The Maryland Senate easily approved a bill yesterday that would ban the sale of most assault pistols, ending years of frustration for gun control advocates who have seen such measures die in committee. The final vote was 29 to 18.

The battle, however, is far from over. The bill now heads to the House of Delegates Judiciary Committee, where legislators are expected to begin discussion as early as tomorrow.

Proponents claim enough support in the House committee for passage, but the chairman says the vote could go either way. It's "too close to call," said Judiciary Chairman Joseph F. Vallario Jr., a Prince George's Democrat.

House Speaker Casper R. Taylor Jr. said he supports a ban on assault weapons, but does not plan to lobby the panel.

"I'm going to wait and see what my house committee does on the bill," said Delegate Taylor, an Allegany County Democrat.

The bill would ban the sale or transfer of 18 types of semiautomatic pistols. The 18 are sometimes called assault pistols because of their military look and their ability to hold up to 30 rounds of ammunition. Scores of other types of semiautomatic pistols would not be banned.

Debate in the House committee is expected to focus on a section that would require people who currently own assault pistols to register them with state police by Aug. 1. Since 1966, Maryland has required registration of all handguns -- including assault pistols -- purchased from gun dealers.

However, state police estimate gun owners have obtained roughly 600 to 800 assault pistols through other means, including private sales, and do not have the weapons registered in their names.

People caught with unregistered assault pistols after Aug. 1 could be punished by up to three years in prison and a $5,000 fine. Gun rights advocates see this provision as an invasion of privacy that turns honest citizens into criminals.

Yesterday's vote followed a debate on the Senate floor in which opponents invoked the threat of fascism and at least one supporter conceded that the bill might not do much to make Maryland safer.

"This is not going to reduce crime," said Sen. Clarence W. Blount, a Baltimore Democrat who voted for the bill. Mr. Blount said he saw the measure as a step in the right direction.

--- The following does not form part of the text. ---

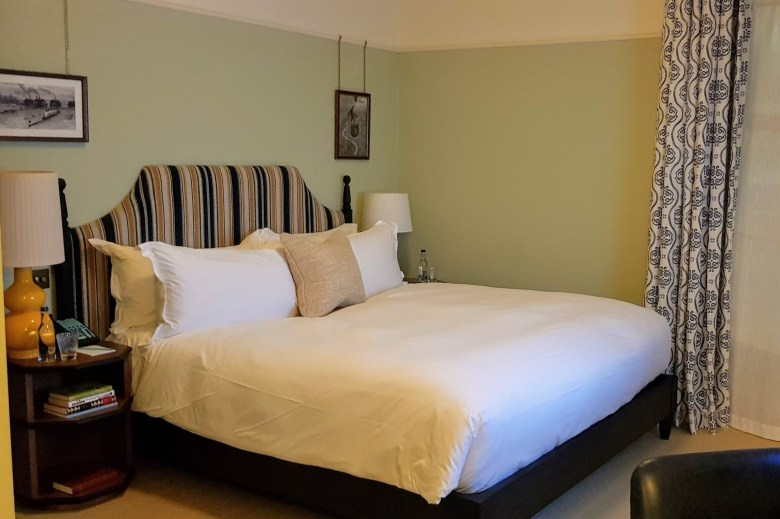 Luxury University Arms Hotel Cambridge King Bed Room Hypnos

Sen. John A. Cade, an Anne Arundel Republican, said banning these weapons -- which are linked to a very small but growing percentage of crime -- was a police state tactic. Outside the State House yesterday, a gun rights proponent held a sign that read: "No more Nazi gun laws."

Some senators, however, had clearly tired of comparisons to Adolf Hitler, who required gun registration as a way to control citizens' access to firearms.

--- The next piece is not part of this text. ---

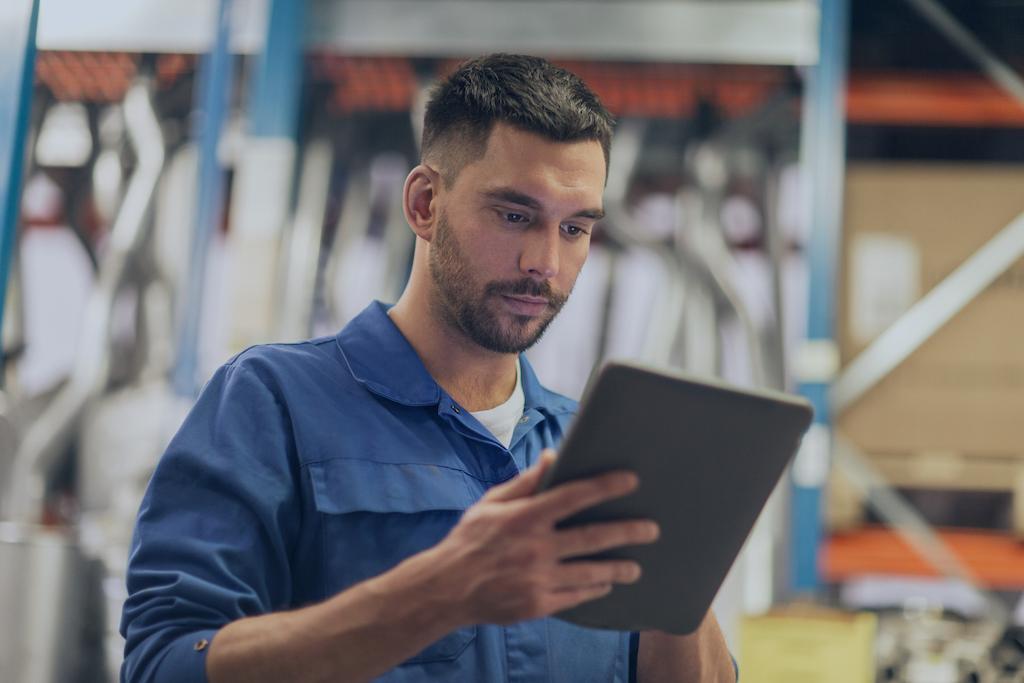 Installateur aan het werk met de service en onderhoud software op zijn tablet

"If you want to see what the Nazis were about, see 'Schindler's List,' " said Sen. Howard A. Denis, a Montgomery Republican, referring to the Academy Award-winning film on the Holocaust.

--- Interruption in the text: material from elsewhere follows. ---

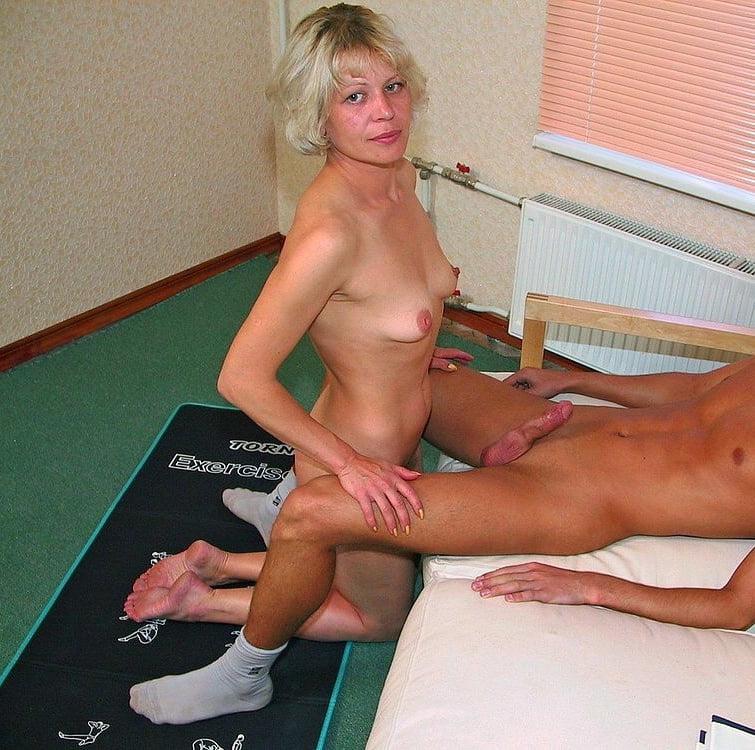 Boys bang skinny mom nude 2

Baltimore Sen. American Joe Miedusiewski was among those voting against the bill, calling it "fluff." Senator Miedusiewski, a Democratic candidate for governor, had helped keep the bill alive last week by voting against amendments designed to kill it.

After yesterday's vote, two gun rights advocates unfurled a pair of American flags from the Senate balcony. Senate President Thomas V. Mike Miller Jr. ordered the two men removed.

State Police Superintendent Larry Tolliver hustled one of them out by the arm with the help of another police officer.

Robert A. McMurray, a spokesman for the Maryland State Rifle & Pistol Association, later said the two were not charged.

In addition to banning the sale of the assault pistols, the bill would prohibit the purchase, but not possession, of high-capacity ammunition magazines that hold more than 20 rounds. It would also add 21 other types of assault-style weapons to a list of firearms requiring a seven-day waiting period and a background check before purchase.

The bill, however, falls short of the more sweeping gun control proposals in the legislature this year, which are not expected to pass. Those measures would license handgun buyers and limit purchases of handguns to one per person per month.